> _What the exercise asks_:
Exactly the lines from the start of the data below through the line containing "New Zealand, site EFH_HCAMA12, 2020-03-01" must be returned, and no others.

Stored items
[Start of Attachment]

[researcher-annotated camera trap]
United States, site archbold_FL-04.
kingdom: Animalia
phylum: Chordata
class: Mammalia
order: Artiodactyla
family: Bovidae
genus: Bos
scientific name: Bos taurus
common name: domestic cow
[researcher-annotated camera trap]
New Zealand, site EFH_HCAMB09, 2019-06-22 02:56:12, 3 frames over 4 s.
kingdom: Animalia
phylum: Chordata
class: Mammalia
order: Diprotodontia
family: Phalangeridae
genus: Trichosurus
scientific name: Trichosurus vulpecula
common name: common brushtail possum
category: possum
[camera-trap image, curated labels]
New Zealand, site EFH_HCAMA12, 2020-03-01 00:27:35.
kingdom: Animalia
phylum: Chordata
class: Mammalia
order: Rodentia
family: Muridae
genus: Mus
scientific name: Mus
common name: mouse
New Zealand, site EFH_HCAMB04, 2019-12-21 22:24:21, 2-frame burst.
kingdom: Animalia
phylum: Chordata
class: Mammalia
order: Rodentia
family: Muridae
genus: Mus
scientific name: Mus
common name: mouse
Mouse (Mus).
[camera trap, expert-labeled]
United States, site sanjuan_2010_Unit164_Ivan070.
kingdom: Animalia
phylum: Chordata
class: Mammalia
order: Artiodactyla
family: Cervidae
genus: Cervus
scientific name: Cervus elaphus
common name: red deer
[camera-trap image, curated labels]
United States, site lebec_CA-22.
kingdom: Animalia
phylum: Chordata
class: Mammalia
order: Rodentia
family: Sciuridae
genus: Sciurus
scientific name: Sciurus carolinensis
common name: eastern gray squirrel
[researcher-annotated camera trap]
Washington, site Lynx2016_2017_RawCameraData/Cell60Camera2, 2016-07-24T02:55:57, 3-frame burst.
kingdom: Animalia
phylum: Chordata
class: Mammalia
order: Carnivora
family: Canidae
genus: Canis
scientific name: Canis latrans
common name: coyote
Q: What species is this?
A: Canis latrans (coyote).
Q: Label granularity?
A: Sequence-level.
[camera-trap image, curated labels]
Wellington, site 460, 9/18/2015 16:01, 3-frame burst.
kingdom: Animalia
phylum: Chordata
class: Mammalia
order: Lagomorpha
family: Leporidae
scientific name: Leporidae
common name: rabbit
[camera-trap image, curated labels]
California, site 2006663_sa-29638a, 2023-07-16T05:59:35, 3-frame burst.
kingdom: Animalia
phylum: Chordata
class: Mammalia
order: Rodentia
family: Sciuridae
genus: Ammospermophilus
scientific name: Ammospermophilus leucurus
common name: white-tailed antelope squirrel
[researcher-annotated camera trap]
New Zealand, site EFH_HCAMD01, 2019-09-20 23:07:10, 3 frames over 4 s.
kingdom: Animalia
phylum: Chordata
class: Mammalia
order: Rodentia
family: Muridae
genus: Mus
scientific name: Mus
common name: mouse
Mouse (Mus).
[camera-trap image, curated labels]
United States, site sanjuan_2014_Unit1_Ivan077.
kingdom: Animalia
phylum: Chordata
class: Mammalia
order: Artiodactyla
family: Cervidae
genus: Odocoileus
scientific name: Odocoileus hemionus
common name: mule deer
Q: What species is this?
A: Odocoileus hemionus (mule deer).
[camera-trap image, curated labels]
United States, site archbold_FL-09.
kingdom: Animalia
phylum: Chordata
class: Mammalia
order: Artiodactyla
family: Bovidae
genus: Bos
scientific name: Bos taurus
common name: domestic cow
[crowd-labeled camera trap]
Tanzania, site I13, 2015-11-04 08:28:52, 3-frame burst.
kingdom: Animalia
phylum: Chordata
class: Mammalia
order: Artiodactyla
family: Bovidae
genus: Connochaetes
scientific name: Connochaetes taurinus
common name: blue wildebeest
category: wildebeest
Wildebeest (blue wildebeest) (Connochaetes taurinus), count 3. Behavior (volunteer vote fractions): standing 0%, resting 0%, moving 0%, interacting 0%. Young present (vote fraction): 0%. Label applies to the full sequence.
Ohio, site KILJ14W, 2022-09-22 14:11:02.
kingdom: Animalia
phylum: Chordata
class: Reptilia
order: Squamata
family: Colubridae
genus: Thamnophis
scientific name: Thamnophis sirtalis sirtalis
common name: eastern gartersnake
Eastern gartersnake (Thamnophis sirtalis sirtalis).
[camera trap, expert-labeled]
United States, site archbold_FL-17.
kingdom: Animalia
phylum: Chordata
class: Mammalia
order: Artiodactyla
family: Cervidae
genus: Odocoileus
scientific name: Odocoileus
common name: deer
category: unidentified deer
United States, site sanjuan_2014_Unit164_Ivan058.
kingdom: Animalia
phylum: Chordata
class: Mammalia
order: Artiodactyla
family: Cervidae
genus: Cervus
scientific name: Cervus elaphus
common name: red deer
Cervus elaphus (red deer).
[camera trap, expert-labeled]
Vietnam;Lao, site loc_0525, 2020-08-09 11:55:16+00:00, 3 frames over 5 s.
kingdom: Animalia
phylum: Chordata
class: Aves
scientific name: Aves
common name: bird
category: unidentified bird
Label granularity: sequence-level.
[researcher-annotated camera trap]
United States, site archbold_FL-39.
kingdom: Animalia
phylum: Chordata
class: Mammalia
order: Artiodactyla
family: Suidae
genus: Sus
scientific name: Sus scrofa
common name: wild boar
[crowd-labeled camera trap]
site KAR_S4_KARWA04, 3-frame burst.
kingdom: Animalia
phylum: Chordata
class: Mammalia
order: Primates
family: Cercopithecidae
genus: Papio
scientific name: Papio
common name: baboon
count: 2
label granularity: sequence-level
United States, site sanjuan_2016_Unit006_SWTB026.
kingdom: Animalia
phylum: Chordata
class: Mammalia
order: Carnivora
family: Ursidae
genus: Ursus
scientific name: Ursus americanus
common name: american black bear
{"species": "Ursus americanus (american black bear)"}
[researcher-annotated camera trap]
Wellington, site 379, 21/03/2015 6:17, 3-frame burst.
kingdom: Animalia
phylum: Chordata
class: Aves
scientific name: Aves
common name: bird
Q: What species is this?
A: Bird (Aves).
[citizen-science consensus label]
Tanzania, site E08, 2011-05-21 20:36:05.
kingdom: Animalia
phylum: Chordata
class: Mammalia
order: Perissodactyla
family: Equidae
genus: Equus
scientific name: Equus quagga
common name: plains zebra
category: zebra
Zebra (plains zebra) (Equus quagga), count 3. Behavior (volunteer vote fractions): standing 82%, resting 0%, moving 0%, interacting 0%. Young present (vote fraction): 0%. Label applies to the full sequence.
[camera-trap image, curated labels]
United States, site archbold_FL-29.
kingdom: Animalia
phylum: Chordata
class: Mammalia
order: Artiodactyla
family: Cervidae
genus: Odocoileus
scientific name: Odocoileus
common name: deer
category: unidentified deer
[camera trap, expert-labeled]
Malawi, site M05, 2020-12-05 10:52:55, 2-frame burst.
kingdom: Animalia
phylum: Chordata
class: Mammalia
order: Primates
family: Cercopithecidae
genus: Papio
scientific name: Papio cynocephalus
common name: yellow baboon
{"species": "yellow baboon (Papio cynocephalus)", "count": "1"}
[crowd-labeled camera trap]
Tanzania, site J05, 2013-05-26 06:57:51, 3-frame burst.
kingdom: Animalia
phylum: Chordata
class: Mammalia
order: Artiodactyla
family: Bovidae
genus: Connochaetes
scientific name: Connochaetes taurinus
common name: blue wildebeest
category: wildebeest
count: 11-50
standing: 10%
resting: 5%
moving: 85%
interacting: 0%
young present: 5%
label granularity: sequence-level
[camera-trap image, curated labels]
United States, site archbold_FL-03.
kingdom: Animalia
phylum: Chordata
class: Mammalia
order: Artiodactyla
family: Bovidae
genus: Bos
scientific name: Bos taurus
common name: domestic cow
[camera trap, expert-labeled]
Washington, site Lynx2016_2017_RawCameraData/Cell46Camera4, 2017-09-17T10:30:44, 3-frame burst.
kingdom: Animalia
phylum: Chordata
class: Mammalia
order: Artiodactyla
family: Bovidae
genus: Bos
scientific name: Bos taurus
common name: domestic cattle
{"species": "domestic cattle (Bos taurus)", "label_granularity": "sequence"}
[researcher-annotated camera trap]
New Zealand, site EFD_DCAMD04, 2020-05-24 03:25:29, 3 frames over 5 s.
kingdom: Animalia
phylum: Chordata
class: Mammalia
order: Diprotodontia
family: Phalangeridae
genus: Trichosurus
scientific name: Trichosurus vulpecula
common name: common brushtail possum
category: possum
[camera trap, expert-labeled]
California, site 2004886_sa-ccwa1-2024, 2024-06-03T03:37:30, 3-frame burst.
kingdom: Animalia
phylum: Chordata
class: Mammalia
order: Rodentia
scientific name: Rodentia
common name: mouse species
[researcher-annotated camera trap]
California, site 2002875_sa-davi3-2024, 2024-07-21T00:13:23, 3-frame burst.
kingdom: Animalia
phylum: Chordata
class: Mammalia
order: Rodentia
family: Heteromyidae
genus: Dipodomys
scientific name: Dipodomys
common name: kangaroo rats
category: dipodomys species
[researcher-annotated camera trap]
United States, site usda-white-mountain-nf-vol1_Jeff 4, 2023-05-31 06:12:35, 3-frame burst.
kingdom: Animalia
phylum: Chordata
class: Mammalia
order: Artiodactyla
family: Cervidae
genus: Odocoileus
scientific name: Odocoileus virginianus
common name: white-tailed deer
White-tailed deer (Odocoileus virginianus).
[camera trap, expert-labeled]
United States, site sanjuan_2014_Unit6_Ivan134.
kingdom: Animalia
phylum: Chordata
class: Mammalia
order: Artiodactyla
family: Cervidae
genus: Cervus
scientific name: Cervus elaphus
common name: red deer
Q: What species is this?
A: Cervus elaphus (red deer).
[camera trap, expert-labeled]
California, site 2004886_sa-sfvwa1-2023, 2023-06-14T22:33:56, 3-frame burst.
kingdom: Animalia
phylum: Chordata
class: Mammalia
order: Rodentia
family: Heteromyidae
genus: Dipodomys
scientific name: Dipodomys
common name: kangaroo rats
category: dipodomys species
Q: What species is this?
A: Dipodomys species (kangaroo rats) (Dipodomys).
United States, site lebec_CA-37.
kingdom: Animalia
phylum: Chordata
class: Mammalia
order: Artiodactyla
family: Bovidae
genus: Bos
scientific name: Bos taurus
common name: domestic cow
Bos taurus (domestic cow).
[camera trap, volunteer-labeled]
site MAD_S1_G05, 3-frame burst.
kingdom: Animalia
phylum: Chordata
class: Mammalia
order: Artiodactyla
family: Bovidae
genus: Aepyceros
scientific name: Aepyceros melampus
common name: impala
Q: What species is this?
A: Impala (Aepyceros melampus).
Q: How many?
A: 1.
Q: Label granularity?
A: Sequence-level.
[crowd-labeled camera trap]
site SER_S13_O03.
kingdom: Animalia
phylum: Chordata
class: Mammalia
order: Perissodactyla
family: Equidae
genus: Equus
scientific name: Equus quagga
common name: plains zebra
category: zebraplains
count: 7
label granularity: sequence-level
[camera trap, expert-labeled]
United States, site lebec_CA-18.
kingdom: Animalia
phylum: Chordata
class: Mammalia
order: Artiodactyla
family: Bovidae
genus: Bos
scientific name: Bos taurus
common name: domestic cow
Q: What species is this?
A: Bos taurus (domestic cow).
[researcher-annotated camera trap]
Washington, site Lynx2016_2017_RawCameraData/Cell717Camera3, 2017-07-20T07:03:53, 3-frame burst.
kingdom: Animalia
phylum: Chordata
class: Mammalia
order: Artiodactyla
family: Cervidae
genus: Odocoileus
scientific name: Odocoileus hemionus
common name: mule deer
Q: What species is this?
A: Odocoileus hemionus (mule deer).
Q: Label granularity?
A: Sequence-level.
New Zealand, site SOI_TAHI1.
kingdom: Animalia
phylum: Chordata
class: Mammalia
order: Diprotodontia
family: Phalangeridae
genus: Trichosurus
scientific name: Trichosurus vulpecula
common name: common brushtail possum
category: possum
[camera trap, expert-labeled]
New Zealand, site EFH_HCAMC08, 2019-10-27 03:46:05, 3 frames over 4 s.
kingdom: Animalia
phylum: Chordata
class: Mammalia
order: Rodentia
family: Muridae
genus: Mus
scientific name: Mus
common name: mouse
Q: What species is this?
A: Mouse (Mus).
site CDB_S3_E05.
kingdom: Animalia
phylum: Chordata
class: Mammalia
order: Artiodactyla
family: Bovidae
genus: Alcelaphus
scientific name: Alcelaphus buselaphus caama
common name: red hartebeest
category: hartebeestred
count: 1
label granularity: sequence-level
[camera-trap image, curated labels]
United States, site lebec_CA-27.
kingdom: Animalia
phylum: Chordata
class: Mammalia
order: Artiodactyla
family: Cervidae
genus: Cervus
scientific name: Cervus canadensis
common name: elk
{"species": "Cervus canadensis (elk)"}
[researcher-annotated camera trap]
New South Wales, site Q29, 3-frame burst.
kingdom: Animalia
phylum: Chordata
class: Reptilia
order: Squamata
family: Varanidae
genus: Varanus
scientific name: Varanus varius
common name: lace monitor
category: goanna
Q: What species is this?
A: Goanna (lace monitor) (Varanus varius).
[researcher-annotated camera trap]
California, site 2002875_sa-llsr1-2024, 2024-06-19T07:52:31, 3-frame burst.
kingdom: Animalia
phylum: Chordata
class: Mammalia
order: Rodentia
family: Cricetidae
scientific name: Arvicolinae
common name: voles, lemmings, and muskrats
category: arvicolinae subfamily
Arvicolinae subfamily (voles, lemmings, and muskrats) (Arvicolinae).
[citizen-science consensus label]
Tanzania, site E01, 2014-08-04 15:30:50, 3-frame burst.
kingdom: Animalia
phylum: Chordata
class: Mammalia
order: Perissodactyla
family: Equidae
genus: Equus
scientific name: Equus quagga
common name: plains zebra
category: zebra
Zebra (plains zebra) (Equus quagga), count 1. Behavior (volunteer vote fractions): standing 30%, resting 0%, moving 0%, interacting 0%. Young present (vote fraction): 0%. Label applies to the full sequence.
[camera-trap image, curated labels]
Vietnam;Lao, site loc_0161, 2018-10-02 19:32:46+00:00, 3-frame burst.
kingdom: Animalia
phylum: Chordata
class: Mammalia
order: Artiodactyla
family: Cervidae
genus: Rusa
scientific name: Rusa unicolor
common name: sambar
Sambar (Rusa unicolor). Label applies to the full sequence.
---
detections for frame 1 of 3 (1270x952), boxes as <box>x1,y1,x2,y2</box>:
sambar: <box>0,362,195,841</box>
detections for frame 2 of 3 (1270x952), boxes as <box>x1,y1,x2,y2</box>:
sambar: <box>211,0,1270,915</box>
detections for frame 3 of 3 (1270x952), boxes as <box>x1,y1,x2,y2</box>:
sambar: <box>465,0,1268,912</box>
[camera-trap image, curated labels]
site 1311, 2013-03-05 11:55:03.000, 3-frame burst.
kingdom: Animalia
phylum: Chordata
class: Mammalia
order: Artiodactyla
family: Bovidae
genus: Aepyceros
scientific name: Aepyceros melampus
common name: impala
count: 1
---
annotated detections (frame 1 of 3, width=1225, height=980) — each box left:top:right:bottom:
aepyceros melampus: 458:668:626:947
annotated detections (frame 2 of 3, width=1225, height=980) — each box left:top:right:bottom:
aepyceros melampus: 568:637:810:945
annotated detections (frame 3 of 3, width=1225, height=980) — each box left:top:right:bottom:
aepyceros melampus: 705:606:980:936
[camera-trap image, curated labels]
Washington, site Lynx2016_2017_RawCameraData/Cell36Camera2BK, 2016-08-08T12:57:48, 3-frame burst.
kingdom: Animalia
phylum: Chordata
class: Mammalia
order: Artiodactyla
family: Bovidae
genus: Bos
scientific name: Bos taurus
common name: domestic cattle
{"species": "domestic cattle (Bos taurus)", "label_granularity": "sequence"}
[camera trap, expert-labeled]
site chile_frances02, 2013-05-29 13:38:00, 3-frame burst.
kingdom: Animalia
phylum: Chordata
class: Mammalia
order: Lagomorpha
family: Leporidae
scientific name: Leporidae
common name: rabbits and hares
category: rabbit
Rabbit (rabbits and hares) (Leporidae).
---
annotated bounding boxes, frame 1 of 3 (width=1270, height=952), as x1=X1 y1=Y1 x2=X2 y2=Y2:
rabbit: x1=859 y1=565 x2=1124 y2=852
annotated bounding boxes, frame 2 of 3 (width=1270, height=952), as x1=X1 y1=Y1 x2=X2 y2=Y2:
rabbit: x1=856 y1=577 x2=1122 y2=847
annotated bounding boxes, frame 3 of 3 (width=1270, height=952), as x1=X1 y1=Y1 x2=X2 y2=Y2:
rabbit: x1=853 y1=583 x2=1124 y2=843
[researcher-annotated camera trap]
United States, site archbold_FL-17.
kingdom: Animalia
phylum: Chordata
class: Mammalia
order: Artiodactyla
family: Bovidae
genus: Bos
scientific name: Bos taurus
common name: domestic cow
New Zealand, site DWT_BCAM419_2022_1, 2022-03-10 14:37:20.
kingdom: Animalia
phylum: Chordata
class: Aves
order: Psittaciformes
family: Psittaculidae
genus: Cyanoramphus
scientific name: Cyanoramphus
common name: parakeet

[End of Attachment]

> _Task answer_:
[researcher-annotated camera trap]
United States, site archbold_FL-04.
kingdom: Animalia
phylum: Chordata
class: Mammalia
order: Artiodactyla
family: Bovidae
genus: Bos
scientific name: Bos taurus
common name: domestic cow
[researcher-annotated camera trap]
New Zealand, site EFH_HCAMB09, 2019-06-22 02:56:12, 3 frames over 4 s.
kingdom: Animalia
phylum: Chordata
class: Mammalia
order: Diprotodontia
family: Phalangeridae
genus: Trichosurus
scientific name: Trichosurus vulpecula
common name: common brushtail possum
category: possum
[camera-trap image, curated labels]
New Zealand, site EFH_HCAMA12, 2020-03-01 00:27:35.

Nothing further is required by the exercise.